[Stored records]
---------------

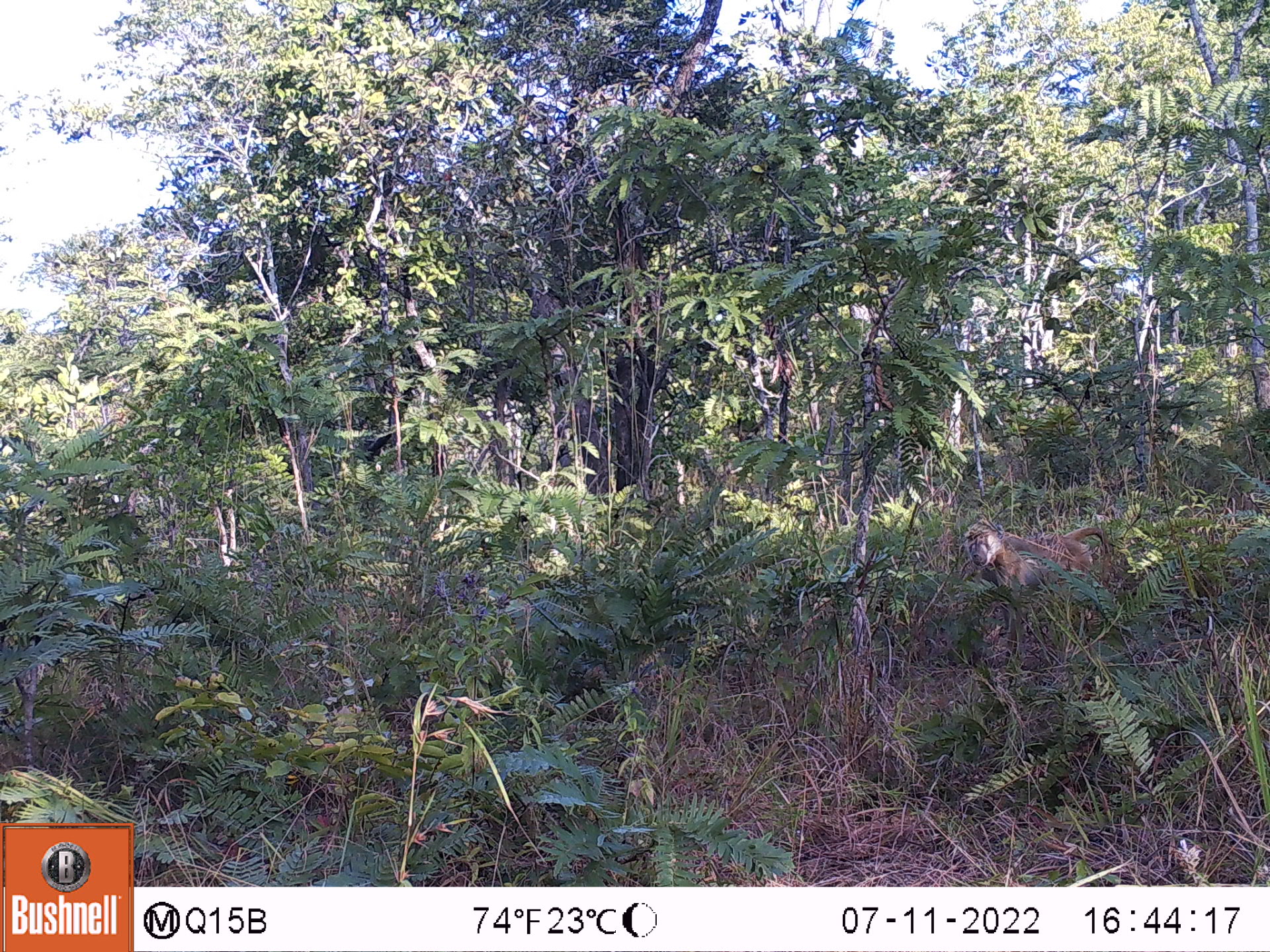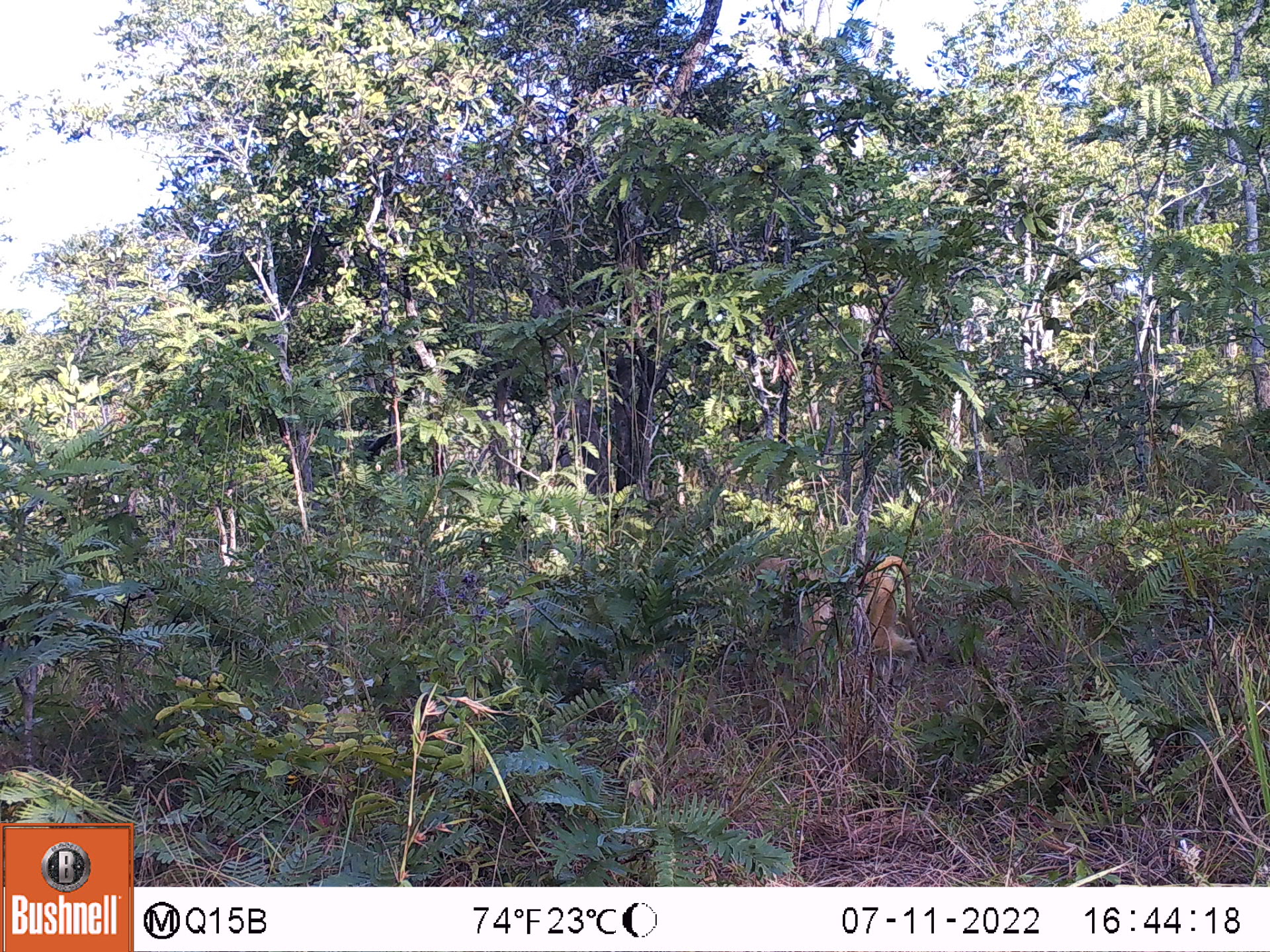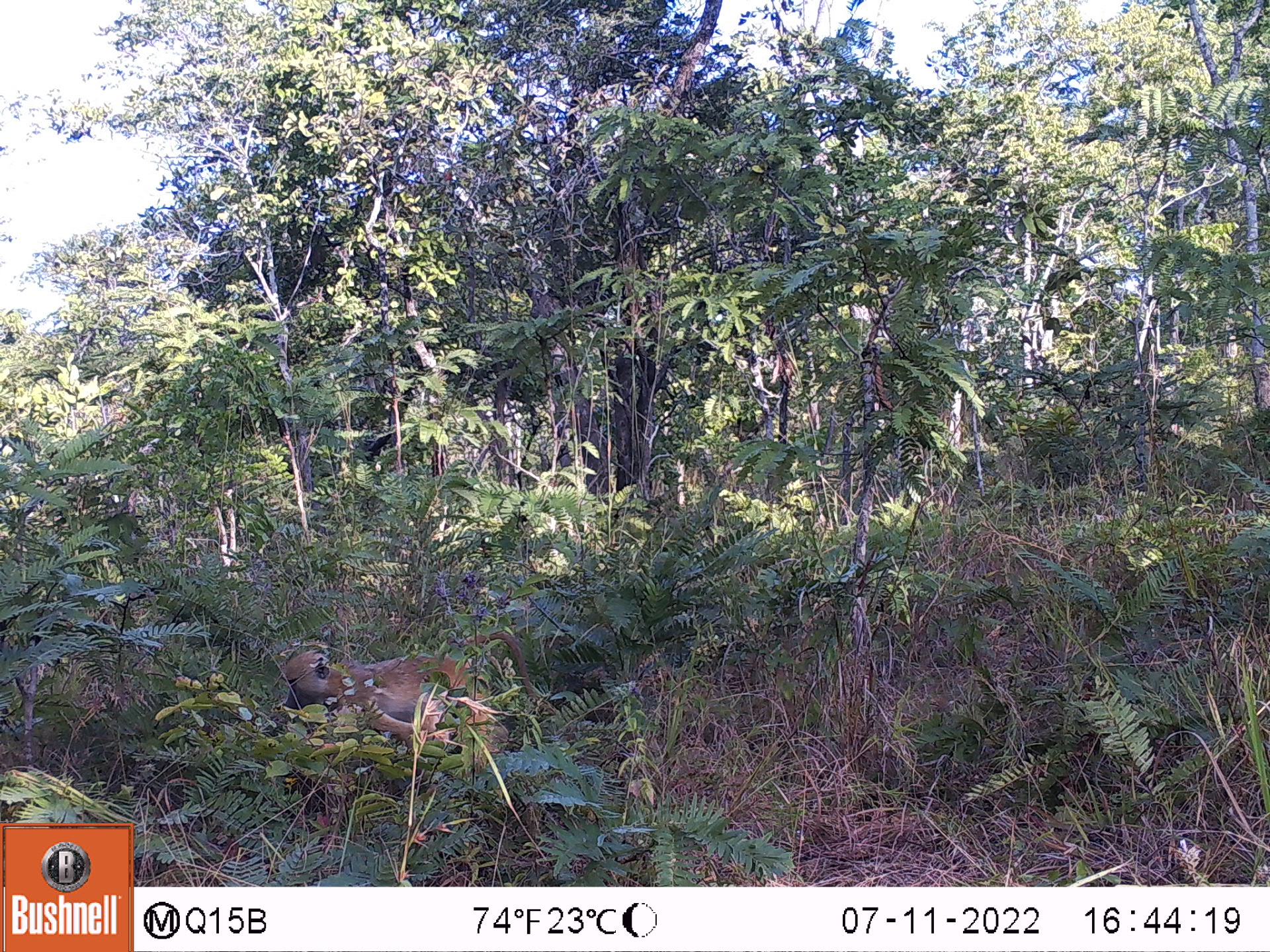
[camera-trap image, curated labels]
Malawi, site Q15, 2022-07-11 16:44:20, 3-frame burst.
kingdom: Animalia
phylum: Chordata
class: Mammalia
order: Primates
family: Cercopithecidae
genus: Papio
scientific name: Papio cynocephalus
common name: yellow baboon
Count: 1.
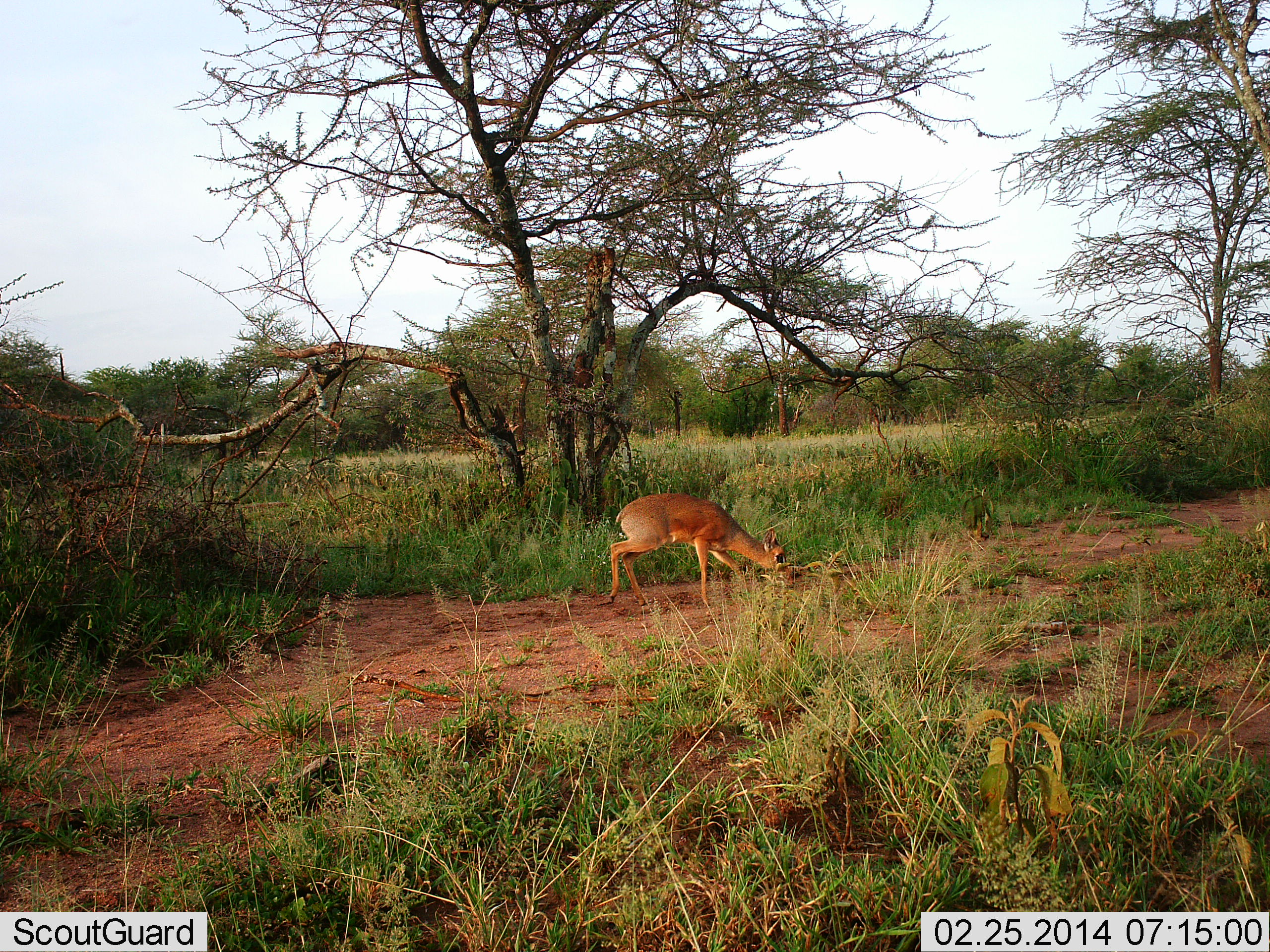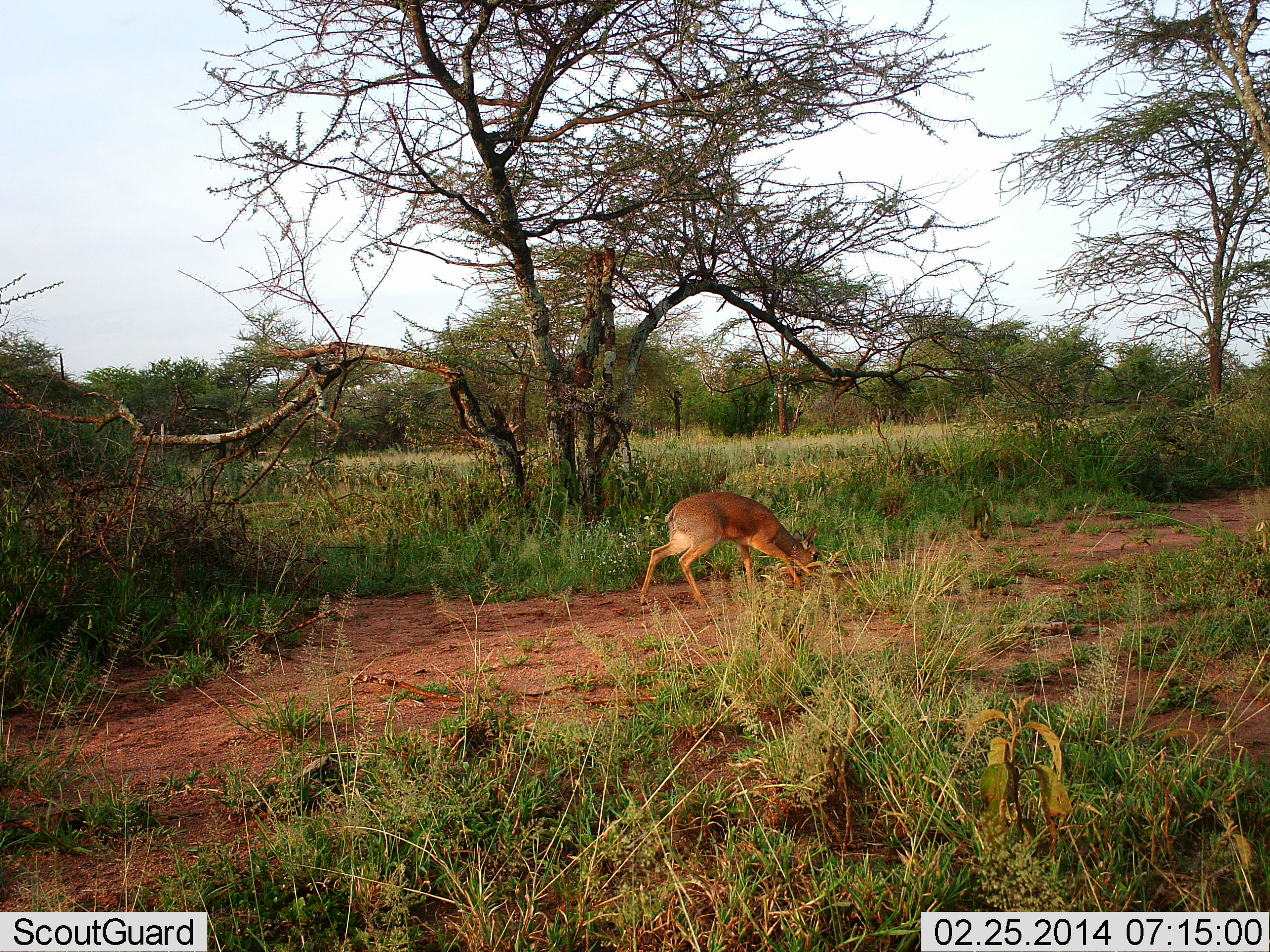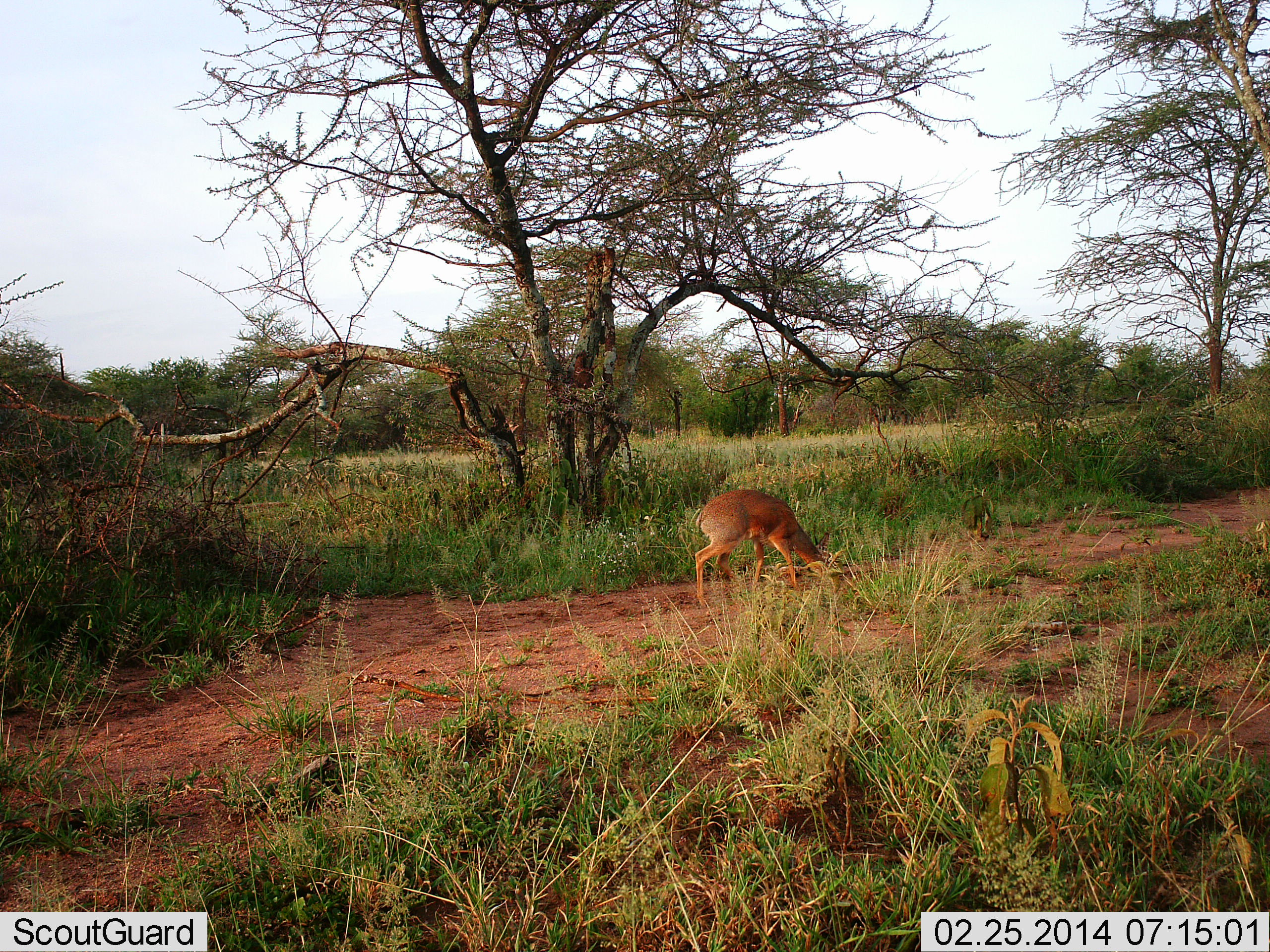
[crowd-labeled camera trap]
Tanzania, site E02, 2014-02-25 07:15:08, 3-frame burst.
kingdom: Animalia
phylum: Chordata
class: Mammalia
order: Artiodactyla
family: Bovidae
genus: Madoqua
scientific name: Madoqua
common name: dikdik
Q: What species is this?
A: Dikdik (Madoqua).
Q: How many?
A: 1.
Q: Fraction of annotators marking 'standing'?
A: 0%.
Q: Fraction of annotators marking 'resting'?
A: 0%.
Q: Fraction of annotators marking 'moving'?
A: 50%.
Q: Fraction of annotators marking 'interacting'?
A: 0%.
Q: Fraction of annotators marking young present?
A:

---------------

__TRY IT__. All lines from the one containing "Q: What species is this?" through the end of the records, both ends included, are to be quoted exactly; please add nothing else.

__SOLUTION BELOW__.
Q: What species is this?
A: Dikdik (Madoqua).
Q: How many?
A: 1.
Q: Fraction of annotators marking 'standing'?
A: 0%.
Q: Fraction of annotators marking 'resting'?
A: 0%.
Q: Fraction of annotators marking 'moving'?
A: 50%.
Q: Fraction of annotators marking 'interacting'?
A: 0%.
Q: Fraction of annotators marking young present?
A:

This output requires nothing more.